Blessed Sister Nyaatha's virtues to live on through education fund

Dedan Kimathi University of Technology Chaplain Dr Donatus Mathenge near Blessed Sister Irene Stefani Nyaatha‘s commemorative plaque at the university grounds. (PHOTO: COURTESY)

Tomorrow, Catholic faithful gather at the Dedan Kimathi University of Technology to mark the first anniversary of beatification of Blessed Sister Irene ‘Nyaatha’ Stefani.

Nyeri Catholic Archbishop Peter Kairo will also launch Blessed Nyaatha Education Sponsorship Fund, to benefit needy students.

The fund has already been started, with the university’s chaplain Father Prof Donatus Mathenge saying members of the public and well wishers will be raising funds to ensure needy students at the university remain in school.

This is the first fund related to the nun who lived in Kenya for 15 years, teaching, treating and preaching to the rural folk of Gikondi, the larger Mukurweini and Mathari areas of Nyeri County.

“We want her spirit of love and instilling knowledge in poor children to live on through the fund. Blessed Nyaatha was a teacher and a nurse and her drive to sharpen the minds of the poor people should not go down the drain,” Father Mathenge said.

The chaplain termed Sister Irene a teacher and nurse who loved people of Gikondi without discrimination. “Blessed Nyaatha’s life was about people, especially the poor and the sick. She paid the ultimate price of death after she contracted a disease as she treated a villager who was sick,” said Mathenge.

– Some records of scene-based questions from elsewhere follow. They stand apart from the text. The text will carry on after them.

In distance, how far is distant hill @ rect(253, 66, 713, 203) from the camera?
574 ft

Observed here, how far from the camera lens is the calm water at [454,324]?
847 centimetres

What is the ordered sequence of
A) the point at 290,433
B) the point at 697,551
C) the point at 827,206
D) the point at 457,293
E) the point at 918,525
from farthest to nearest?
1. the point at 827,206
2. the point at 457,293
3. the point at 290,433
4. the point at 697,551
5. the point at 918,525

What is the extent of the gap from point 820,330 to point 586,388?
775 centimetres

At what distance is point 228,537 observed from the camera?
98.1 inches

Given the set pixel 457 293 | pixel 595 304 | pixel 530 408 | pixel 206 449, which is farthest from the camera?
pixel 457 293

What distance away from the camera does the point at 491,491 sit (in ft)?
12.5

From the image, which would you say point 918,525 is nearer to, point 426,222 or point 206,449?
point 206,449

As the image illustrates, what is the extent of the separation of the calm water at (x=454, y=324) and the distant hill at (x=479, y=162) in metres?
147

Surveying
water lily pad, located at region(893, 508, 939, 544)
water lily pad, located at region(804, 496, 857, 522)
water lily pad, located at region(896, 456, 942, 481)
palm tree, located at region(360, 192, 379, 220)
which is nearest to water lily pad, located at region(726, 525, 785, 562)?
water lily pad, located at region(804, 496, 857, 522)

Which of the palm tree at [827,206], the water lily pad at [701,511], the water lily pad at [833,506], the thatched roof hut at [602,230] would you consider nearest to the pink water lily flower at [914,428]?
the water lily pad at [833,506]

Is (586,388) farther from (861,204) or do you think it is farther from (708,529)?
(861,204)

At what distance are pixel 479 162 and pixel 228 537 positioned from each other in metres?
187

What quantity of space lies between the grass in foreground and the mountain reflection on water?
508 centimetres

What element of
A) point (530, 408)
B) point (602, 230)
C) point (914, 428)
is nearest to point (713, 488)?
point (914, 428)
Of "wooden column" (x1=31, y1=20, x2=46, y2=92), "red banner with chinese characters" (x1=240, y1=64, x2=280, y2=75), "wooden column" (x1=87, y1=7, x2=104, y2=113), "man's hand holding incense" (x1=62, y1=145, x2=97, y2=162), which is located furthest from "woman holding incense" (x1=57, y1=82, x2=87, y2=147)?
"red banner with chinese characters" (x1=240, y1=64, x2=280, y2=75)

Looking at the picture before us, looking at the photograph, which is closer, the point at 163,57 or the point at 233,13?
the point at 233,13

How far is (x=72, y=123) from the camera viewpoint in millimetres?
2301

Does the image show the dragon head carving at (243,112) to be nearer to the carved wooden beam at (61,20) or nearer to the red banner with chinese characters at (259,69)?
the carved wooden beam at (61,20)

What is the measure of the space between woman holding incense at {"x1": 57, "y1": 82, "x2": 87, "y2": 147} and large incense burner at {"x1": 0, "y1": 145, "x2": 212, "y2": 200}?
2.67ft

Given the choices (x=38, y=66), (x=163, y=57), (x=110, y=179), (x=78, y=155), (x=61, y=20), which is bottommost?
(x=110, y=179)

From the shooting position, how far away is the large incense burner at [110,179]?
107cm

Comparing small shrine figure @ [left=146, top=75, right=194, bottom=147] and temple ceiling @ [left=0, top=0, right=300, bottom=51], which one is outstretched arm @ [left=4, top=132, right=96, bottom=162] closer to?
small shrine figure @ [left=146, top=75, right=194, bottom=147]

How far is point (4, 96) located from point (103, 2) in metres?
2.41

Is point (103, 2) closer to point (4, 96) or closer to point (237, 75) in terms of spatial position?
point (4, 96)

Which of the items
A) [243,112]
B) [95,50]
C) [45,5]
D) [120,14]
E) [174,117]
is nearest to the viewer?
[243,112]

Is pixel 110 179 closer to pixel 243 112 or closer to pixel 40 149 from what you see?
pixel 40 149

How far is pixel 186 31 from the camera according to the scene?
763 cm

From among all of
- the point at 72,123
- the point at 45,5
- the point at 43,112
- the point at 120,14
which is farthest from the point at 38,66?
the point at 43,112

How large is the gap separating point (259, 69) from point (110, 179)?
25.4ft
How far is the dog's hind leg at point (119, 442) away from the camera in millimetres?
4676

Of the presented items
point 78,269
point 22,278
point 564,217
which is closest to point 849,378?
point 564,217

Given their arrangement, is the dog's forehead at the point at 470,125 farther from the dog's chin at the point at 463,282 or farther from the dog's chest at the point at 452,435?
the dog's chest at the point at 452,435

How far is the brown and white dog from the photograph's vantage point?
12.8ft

The university will also unveil the shrine in remembrance of Blessed Sister Irene at a venue where she was beatified on May 23 last year. The sister was named Nyaatha by residents of Gikondi due to her enduring acts of mercy and compassion to the poor and suffering populations. John Mbuthia Baiye, who died last year after the beatification said the nun loved children so much that during their free time, they would wake up in the morning, to go scavenge for amaranthus and then spend the rest of the day at Gikondi Catholic Parish where Nyaatha lived. “Whenever we found her at home, she would give us sausages and we would spend the rest of the day playing at her compound.

She used to teach us how to recite Catholic Latin recitations which we enjoyed a lot,” Baiye said last year ahead of the beatification.

Nyaatha was born at Anfo in the Province of Brescia on August 22 1891. She was the fifth in a family of 11 children. She lived with her family until she was 20, helping in the upbringing of her siblings after the premature death of her mother. She also worked for the Christian education of the youth in her parish.